The Independent Media and Policy Initiative (IMPI), a Nigerian think tank, has challenged the International Monetary Fund’s (IMF) downward revision of Nigeria’s 2025 economic growth projection from 3.2% to 3.0%. The IMF attributes this downgrade to the anticipated decline in global oil prices, impacting Nigeria’s fiscal and external balances. IMPI contends that this rationale is flawed, arguing that the Nigerian economy is becoming less reliant on oil revenue due to substantial growth in non-oil exports, driven by economic diversification policies and government initiatives. They express greater confidence in the 7% growth projection by Nigeria’s Minister of Finance, Wale Edun, emphasizing the ongoing transformation of the Nigerian economy.

IMPI highlights the contrasting perspective of the World Bank, which projects a more optimistic 3.6% growth for Nigeria in 2025, rising to 3.8% by 2027. The World Bank acknowledges the current administration’s economic reforms and anticipates improved performance in non-oil sectors, particularly services like finance, telecommunications, and information technology. They also foresee easing inflationary pressures and improved business sentiment contributing to this growth. This divergence in projections underscores the inherent uncertainty in economic forecasting and the potential for varying interpretations of economic data.

IMPI points out that discrepancies between IMF projections and actual economic performance are not unusual and cite examples of Mexico and Zambia where the IMF’s forecasts proved inaccurate. In Mexico, the government dismissed the IMF’s prediction of a 0.3% contraction in 2025, citing their own economic models and highlighting public investments and initiatives to boost domestic industry. Similarly, in 2008, the IMF wrongly predicted that Zambia would be severely impacted by falling copper prices during the global financial crisis. These examples illustrate the limitations of economic modeling and the potential for unforeseen factors to influence economic outcomes.

Furthermore, IMPI emphasizes Nigeria’s evolving economic landscape and its increasing resilience to fluctuations in global oil prices. They draw attention to the US Department of State’s commendation of Nigeria’s economic progress and ongoing reforms, further supporting their optimistic outlook. The think tank acknowledges concerns raised by both the IMF and World Bank regarding poverty levels in Nigeria, but argues that the current administration is best positioned to address this issue. They believe that the present economic policies have a greater potential for positive impact compared to previous administrations, even during periods of high oil prices.

IMPI points to historical data showing high poverty rates in Nigeria even during periods of significant oil revenue, highlighting the disconnect between oil wealth and poverty reduction. They argue that the current administration’s focus on economic diversification and non-oil sector growth offers a more sustainable path towards poverty alleviation. They emphasize the importance of evaluating the impact of current policies in the context of Nigeria’s specific economic history and the unique challenges it has faced.

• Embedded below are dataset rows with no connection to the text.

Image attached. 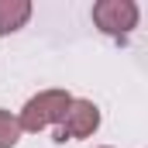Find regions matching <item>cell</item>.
I'll return each instance as SVG.
<instances>
[{
    "mask_svg": "<svg viewBox=\"0 0 148 148\" xmlns=\"http://www.w3.org/2000/svg\"><path fill=\"white\" fill-rule=\"evenodd\" d=\"M69 103H73V97H69L66 90H41L38 97H31V100L24 103L17 124H21V131H35L38 134V131L59 124L62 114L69 110Z\"/></svg>",
    "mask_w": 148,
    "mask_h": 148,
    "instance_id": "obj_1",
    "label": "cell"
},
{
    "mask_svg": "<svg viewBox=\"0 0 148 148\" xmlns=\"http://www.w3.org/2000/svg\"><path fill=\"white\" fill-rule=\"evenodd\" d=\"M31 0H0V35H14L28 24Z\"/></svg>",
    "mask_w": 148,
    "mask_h": 148,
    "instance_id": "obj_4",
    "label": "cell"
},
{
    "mask_svg": "<svg viewBox=\"0 0 148 148\" xmlns=\"http://www.w3.org/2000/svg\"><path fill=\"white\" fill-rule=\"evenodd\" d=\"M100 127V107L93 100H76L69 103V110L62 114V121L55 124V141H79L90 138Z\"/></svg>",
    "mask_w": 148,
    "mask_h": 148,
    "instance_id": "obj_3",
    "label": "cell"
},
{
    "mask_svg": "<svg viewBox=\"0 0 148 148\" xmlns=\"http://www.w3.org/2000/svg\"><path fill=\"white\" fill-rule=\"evenodd\" d=\"M21 124H17V117L10 110H0V148H14L21 141Z\"/></svg>",
    "mask_w": 148,
    "mask_h": 148,
    "instance_id": "obj_5",
    "label": "cell"
},
{
    "mask_svg": "<svg viewBox=\"0 0 148 148\" xmlns=\"http://www.w3.org/2000/svg\"><path fill=\"white\" fill-rule=\"evenodd\" d=\"M93 24L110 38H127L138 28V3L134 0H100L93 3Z\"/></svg>",
    "mask_w": 148,
    "mask_h": 148,
    "instance_id": "obj_2",
    "label": "cell"
}]
</instances>
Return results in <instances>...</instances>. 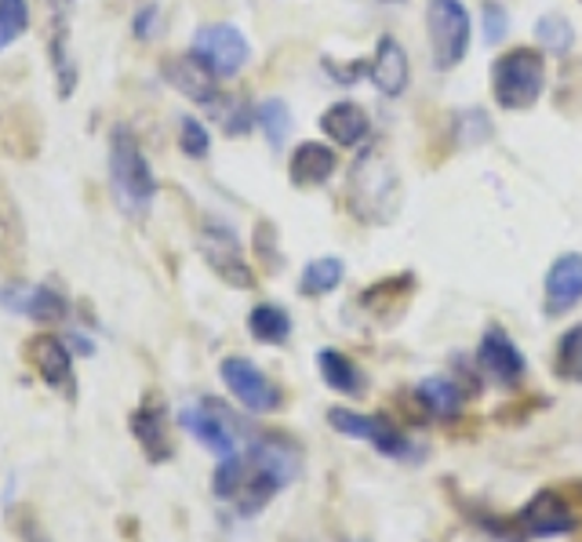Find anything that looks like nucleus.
Returning <instances> with one entry per match:
<instances>
[{
  "mask_svg": "<svg viewBox=\"0 0 582 542\" xmlns=\"http://www.w3.org/2000/svg\"><path fill=\"white\" fill-rule=\"evenodd\" d=\"M299 463L303 452L288 433H255L248 452H237L216 466L211 491L241 517H255L299 477Z\"/></svg>",
  "mask_w": 582,
  "mask_h": 542,
  "instance_id": "f257e3e1",
  "label": "nucleus"
},
{
  "mask_svg": "<svg viewBox=\"0 0 582 542\" xmlns=\"http://www.w3.org/2000/svg\"><path fill=\"white\" fill-rule=\"evenodd\" d=\"M350 211L364 226H386L400 211V179L383 146H361L350 172Z\"/></svg>",
  "mask_w": 582,
  "mask_h": 542,
  "instance_id": "f03ea898",
  "label": "nucleus"
},
{
  "mask_svg": "<svg viewBox=\"0 0 582 542\" xmlns=\"http://www.w3.org/2000/svg\"><path fill=\"white\" fill-rule=\"evenodd\" d=\"M110 186L124 215H150L153 197H157V175H153L146 153L128 124H117L110 132Z\"/></svg>",
  "mask_w": 582,
  "mask_h": 542,
  "instance_id": "7ed1b4c3",
  "label": "nucleus"
},
{
  "mask_svg": "<svg viewBox=\"0 0 582 542\" xmlns=\"http://www.w3.org/2000/svg\"><path fill=\"white\" fill-rule=\"evenodd\" d=\"M546 88V58L536 48H509L492 66V96L509 113L531 110Z\"/></svg>",
  "mask_w": 582,
  "mask_h": 542,
  "instance_id": "20e7f679",
  "label": "nucleus"
},
{
  "mask_svg": "<svg viewBox=\"0 0 582 542\" xmlns=\"http://www.w3.org/2000/svg\"><path fill=\"white\" fill-rule=\"evenodd\" d=\"M426 33H430V52L437 69H455L470 52L473 22L462 0H430L426 4Z\"/></svg>",
  "mask_w": 582,
  "mask_h": 542,
  "instance_id": "39448f33",
  "label": "nucleus"
},
{
  "mask_svg": "<svg viewBox=\"0 0 582 542\" xmlns=\"http://www.w3.org/2000/svg\"><path fill=\"white\" fill-rule=\"evenodd\" d=\"M514 528L520 542L572 535L579 528L575 499L568 495V488H542L539 495H531L528 506H520V513H514Z\"/></svg>",
  "mask_w": 582,
  "mask_h": 542,
  "instance_id": "423d86ee",
  "label": "nucleus"
},
{
  "mask_svg": "<svg viewBox=\"0 0 582 542\" xmlns=\"http://www.w3.org/2000/svg\"><path fill=\"white\" fill-rule=\"evenodd\" d=\"M200 255L211 266V274L219 280H226L230 288H255V269L248 263L241 241H237L233 226H226L222 219H205L200 222Z\"/></svg>",
  "mask_w": 582,
  "mask_h": 542,
  "instance_id": "0eeeda50",
  "label": "nucleus"
},
{
  "mask_svg": "<svg viewBox=\"0 0 582 542\" xmlns=\"http://www.w3.org/2000/svg\"><path fill=\"white\" fill-rule=\"evenodd\" d=\"M328 427L342 433V438L372 444L375 452L386 458H415L419 455L411 438H404L386 416H367V411H358V408H328Z\"/></svg>",
  "mask_w": 582,
  "mask_h": 542,
  "instance_id": "6e6552de",
  "label": "nucleus"
},
{
  "mask_svg": "<svg viewBox=\"0 0 582 542\" xmlns=\"http://www.w3.org/2000/svg\"><path fill=\"white\" fill-rule=\"evenodd\" d=\"M189 52H194L219 80L237 77L248 63H252V44H248V37L233 26V22H208V26H200L194 33Z\"/></svg>",
  "mask_w": 582,
  "mask_h": 542,
  "instance_id": "1a4fd4ad",
  "label": "nucleus"
},
{
  "mask_svg": "<svg viewBox=\"0 0 582 542\" xmlns=\"http://www.w3.org/2000/svg\"><path fill=\"white\" fill-rule=\"evenodd\" d=\"M219 379L226 383V390L233 394V400L255 416H270V411L284 408V390L270 375L259 368L252 357H222L219 364Z\"/></svg>",
  "mask_w": 582,
  "mask_h": 542,
  "instance_id": "9d476101",
  "label": "nucleus"
},
{
  "mask_svg": "<svg viewBox=\"0 0 582 542\" xmlns=\"http://www.w3.org/2000/svg\"><path fill=\"white\" fill-rule=\"evenodd\" d=\"M179 427L197 438L200 447H208L216 458H230L241 452V438H237V419L226 411L222 400L205 397L197 405H189L179 411Z\"/></svg>",
  "mask_w": 582,
  "mask_h": 542,
  "instance_id": "9b49d317",
  "label": "nucleus"
},
{
  "mask_svg": "<svg viewBox=\"0 0 582 542\" xmlns=\"http://www.w3.org/2000/svg\"><path fill=\"white\" fill-rule=\"evenodd\" d=\"M128 430H132L135 444L142 447L146 463L161 466L175 458V438H172V416H168V400H164L157 390L142 394L139 408L128 419Z\"/></svg>",
  "mask_w": 582,
  "mask_h": 542,
  "instance_id": "f8f14e48",
  "label": "nucleus"
},
{
  "mask_svg": "<svg viewBox=\"0 0 582 542\" xmlns=\"http://www.w3.org/2000/svg\"><path fill=\"white\" fill-rule=\"evenodd\" d=\"M22 350H26V364L37 372V379L47 386V390L63 394L66 400L77 397L74 353H69V346L63 343V339L52 335V332H41V335H33Z\"/></svg>",
  "mask_w": 582,
  "mask_h": 542,
  "instance_id": "ddd939ff",
  "label": "nucleus"
},
{
  "mask_svg": "<svg viewBox=\"0 0 582 542\" xmlns=\"http://www.w3.org/2000/svg\"><path fill=\"white\" fill-rule=\"evenodd\" d=\"M477 368L488 375V379H495L498 386L517 390L528 375V361H525V353L517 350L514 339H509V332H503V328H488L477 343Z\"/></svg>",
  "mask_w": 582,
  "mask_h": 542,
  "instance_id": "4468645a",
  "label": "nucleus"
},
{
  "mask_svg": "<svg viewBox=\"0 0 582 542\" xmlns=\"http://www.w3.org/2000/svg\"><path fill=\"white\" fill-rule=\"evenodd\" d=\"M161 74H164V80H168L175 91H179V96H186L189 102H197V106H205V110H211V106H216L219 96H222L219 77L211 74V69L200 63L194 52L164 58Z\"/></svg>",
  "mask_w": 582,
  "mask_h": 542,
  "instance_id": "2eb2a0df",
  "label": "nucleus"
},
{
  "mask_svg": "<svg viewBox=\"0 0 582 542\" xmlns=\"http://www.w3.org/2000/svg\"><path fill=\"white\" fill-rule=\"evenodd\" d=\"M582 302V255L564 252L553 258L542 280V310L546 317H564Z\"/></svg>",
  "mask_w": 582,
  "mask_h": 542,
  "instance_id": "dca6fc26",
  "label": "nucleus"
},
{
  "mask_svg": "<svg viewBox=\"0 0 582 542\" xmlns=\"http://www.w3.org/2000/svg\"><path fill=\"white\" fill-rule=\"evenodd\" d=\"M481 386H470V383H459L451 379V375H430V379H422L419 386H411L415 400L422 405L426 419H459L462 416V405H466L470 397H477Z\"/></svg>",
  "mask_w": 582,
  "mask_h": 542,
  "instance_id": "f3484780",
  "label": "nucleus"
},
{
  "mask_svg": "<svg viewBox=\"0 0 582 542\" xmlns=\"http://www.w3.org/2000/svg\"><path fill=\"white\" fill-rule=\"evenodd\" d=\"M367 77H372V85L383 91L386 99L404 96V88H408V80H411V63L397 37H378L375 58L367 63Z\"/></svg>",
  "mask_w": 582,
  "mask_h": 542,
  "instance_id": "a211bd4d",
  "label": "nucleus"
},
{
  "mask_svg": "<svg viewBox=\"0 0 582 542\" xmlns=\"http://www.w3.org/2000/svg\"><path fill=\"white\" fill-rule=\"evenodd\" d=\"M320 132L342 150H361L367 146V135H372V121H367L364 106L342 99L325 110V117H320Z\"/></svg>",
  "mask_w": 582,
  "mask_h": 542,
  "instance_id": "6ab92c4d",
  "label": "nucleus"
},
{
  "mask_svg": "<svg viewBox=\"0 0 582 542\" xmlns=\"http://www.w3.org/2000/svg\"><path fill=\"white\" fill-rule=\"evenodd\" d=\"M339 161L336 153H331L325 143H299L292 153V186H303V190H310V186H325L331 175H336Z\"/></svg>",
  "mask_w": 582,
  "mask_h": 542,
  "instance_id": "aec40b11",
  "label": "nucleus"
},
{
  "mask_svg": "<svg viewBox=\"0 0 582 542\" xmlns=\"http://www.w3.org/2000/svg\"><path fill=\"white\" fill-rule=\"evenodd\" d=\"M22 255H26V226H22V211L11 197L8 182L0 179V263H4L11 274L22 266Z\"/></svg>",
  "mask_w": 582,
  "mask_h": 542,
  "instance_id": "412c9836",
  "label": "nucleus"
},
{
  "mask_svg": "<svg viewBox=\"0 0 582 542\" xmlns=\"http://www.w3.org/2000/svg\"><path fill=\"white\" fill-rule=\"evenodd\" d=\"M317 368H320V379H325L336 394H342V397H364L367 394L364 372L342 350H331V346L317 350Z\"/></svg>",
  "mask_w": 582,
  "mask_h": 542,
  "instance_id": "4be33fe9",
  "label": "nucleus"
},
{
  "mask_svg": "<svg viewBox=\"0 0 582 542\" xmlns=\"http://www.w3.org/2000/svg\"><path fill=\"white\" fill-rule=\"evenodd\" d=\"M248 335L263 346H284L292 339V313L277 302H259L248 313Z\"/></svg>",
  "mask_w": 582,
  "mask_h": 542,
  "instance_id": "5701e85b",
  "label": "nucleus"
},
{
  "mask_svg": "<svg viewBox=\"0 0 582 542\" xmlns=\"http://www.w3.org/2000/svg\"><path fill=\"white\" fill-rule=\"evenodd\" d=\"M11 310H22V313L30 317V321H37V324H55V321H66L69 302H66V296L58 288L37 285V288L22 291V299L11 302Z\"/></svg>",
  "mask_w": 582,
  "mask_h": 542,
  "instance_id": "b1692460",
  "label": "nucleus"
},
{
  "mask_svg": "<svg viewBox=\"0 0 582 542\" xmlns=\"http://www.w3.org/2000/svg\"><path fill=\"white\" fill-rule=\"evenodd\" d=\"M411 291H415V277L411 274H397V277H389V280H378V285L372 288H364V296H361V306L364 310H372L378 321H394V310H389V302H408L411 299Z\"/></svg>",
  "mask_w": 582,
  "mask_h": 542,
  "instance_id": "393cba45",
  "label": "nucleus"
},
{
  "mask_svg": "<svg viewBox=\"0 0 582 542\" xmlns=\"http://www.w3.org/2000/svg\"><path fill=\"white\" fill-rule=\"evenodd\" d=\"M342 277H347L342 258L336 255L314 258V263H306V269L299 274V291L306 299H320V296H328V291H336L342 285Z\"/></svg>",
  "mask_w": 582,
  "mask_h": 542,
  "instance_id": "a878e982",
  "label": "nucleus"
},
{
  "mask_svg": "<svg viewBox=\"0 0 582 542\" xmlns=\"http://www.w3.org/2000/svg\"><path fill=\"white\" fill-rule=\"evenodd\" d=\"M255 124L266 132L270 150H284V143H288V135H292V106L281 96H270L266 102L255 106Z\"/></svg>",
  "mask_w": 582,
  "mask_h": 542,
  "instance_id": "bb28decb",
  "label": "nucleus"
},
{
  "mask_svg": "<svg viewBox=\"0 0 582 542\" xmlns=\"http://www.w3.org/2000/svg\"><path fill=\"white\" fill-rule=\"evenodd\" d=\"M211 117L219 121V128L226 135H248L255 128V110L248 106V99H241V96H219V102L211 106L208 110Z\"/></svg>",
  "mask_w": 582,
  "mask_h": 542,
  "instance_id": "cd10ccee",
  "label": "nucleus"
},
{
  "mask_svg": "<svg viewBox=\"0 0 582 542\" xmlns=\"http://www.w3.org/2000/svg\"><path fill=\"white\" fill-rule=\"evenodd\" d=\"M536 37H539L542 48L553 52V55H568L575 48V30L561 11H546V15L536 22Z\"/></svg>",
  "mask_w": 582,
  "mask_h": 542,
  "instance_id": "c85d7f7f",
  "label": "nucleus"
},
{
  "mask_svg": "<svg viewBox=\"0 0 582 542\" xmlns=\"http://www.w3.org/2000/svg\"><path fill=\"white\" fill-rule=\"evenodd\" d=\"M553 372L568 383H582V324H572L557 343Z\"/></svg>",
  "mask_w": 582,
  "mask_h": 542,
  "instance_id": "c756f323",
  "label": "nucleus"
},
{
  "mask_svg": "<svg viewBox=\"0 0 582 542\" xmlns=\"http://www.w3.org/2000/svg\"><path fill=\"white\" fill-rule=\"evenodd\" d=\"M66 41H69L66 26H55V33H52V69H55V85H58V96L63 99H69L77 91V66L66 52Z\"/></svg>",
  "mask_w": 582,
  "mask_h": 542,
  "instance_id": "7c9ffc66",
  "label": "nucleus"
},
{
  "mask_svg": "<svg viewBox=\"0 0 582 542\" xmlns=\"http://www.w3.org/2000/svg\"><path fill=\"white\" fill-rule=\"evenodd\" d=\"M30 30V4L26 0H0V52L11 48Z\"/></svg>",
  "mask_w": 582,
  "mask_h": 542,
  "instance_id": "2f4dec72",
  "label": "nucleus"
},
{
  "mask_svg": "<svg viewBox=\"0 0 582 542\" xmlns=\"http://www.w3.org/2000/svg\"><path fill=\"white\" fill-rule=\"evenodd\" d=\"M179 146H183L186 157H194V161H205L211 153V135L197 117H183L179 121Z\"/></svg>",
  "mask_w": 582,
  "mask_h": 542,
  "instance_id": "473e14b6",
  "label": "nucleus"
},
{
  "mask_svg": "<svg viewBox=\"0 0 582 542\" xmlns=\"http://www.w3.org/2000/svg\"><path fill=\"white\" fill-rule=\"evenodd\" d=\"M255 252L266 263L270 274H281L284 255H281V247H277V226H273V222H266V219L255 226Z\"/></svg>",
  "mask_w": 582,
  "mask_h": 542,
  "instance_id": "72a5a7b5",
  "label": "nucleus"
},
{
  "mask_svg": "<svg viewBox=\"0 0 582 542\" xmlns=\"http://www.w3.org/2000/svg\"><path fill=\"white\" fill-rule=\"evenodd\" d=\"M11 528H15V535L22 542H52V535L44 532V524L37 521V513H33L30 506H15V510H11Z\"/></svg>",
  "mask_w": 582,
  "mask_h": 542,
  "instance_id": "f704fd0d",
  "label": "nucleus"
},
{
  "mask_svg": "<svg viewBox=\"0 0 582 542\" xmlns=\"http://www.w3.org/2000/svg\"><path fill=\"white\" fill-rule=\"evenodd\" d=\"M481 15H484V41H488V44H498V41L506 37V30H509L506 8L498 4V0H484Z\"/></svg>",
  "mask_w": 582,
  "mask_h": 542,
  "instance_id": "c9c22d12",
  "label": "nucleus"
},
{
  "mask_svg": "<svg viewBox=\"0 0 582 542\" xmlns=\"http://www.w3.org/2000/svg\"><path fill=\"white\" fill-rule=\"evenodd\" d=\"M153 26H157V4L139 8V15H135V37L139 41H150L153 37Z\"/></svg>",
  "mask_w": 582,
  "mask_h": 542,
  "instance_id": "e433bc0d",
  "label": "nucleus"
},
{
  "mask_svg": "<svg viewBox=\"0 0 582 542\" xmlns=\"http://www.w3.org/2000/svg\"><path fill=\"white\" fill-rule=\"evenodd\" d=\"M394 4H400V0H394Z\"/></svg>",
  "mask_w": 582,
  "mask_h": 542,
  "instance_id": "4c0bfd02",
  "label": "nucleus"
}]
</instances>
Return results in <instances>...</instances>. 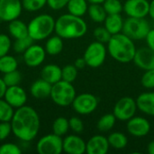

Finally, IMPI draws attention to the Central Bank of Nigeria’s March 2025 economic report, which indicates continued economic expansion, with a composite Purchasing Managers’ Index of 52.3. This data, according to IMPI, further supports their positive outlook and reinforces their belief that the Nigerian economy is on a trajectory of sustained growth, independent of fluctuations in the global oil market. They see this positive trend as an affirmation of the effectiveness of current economic policies and a sign of a more diversified and resilient economy.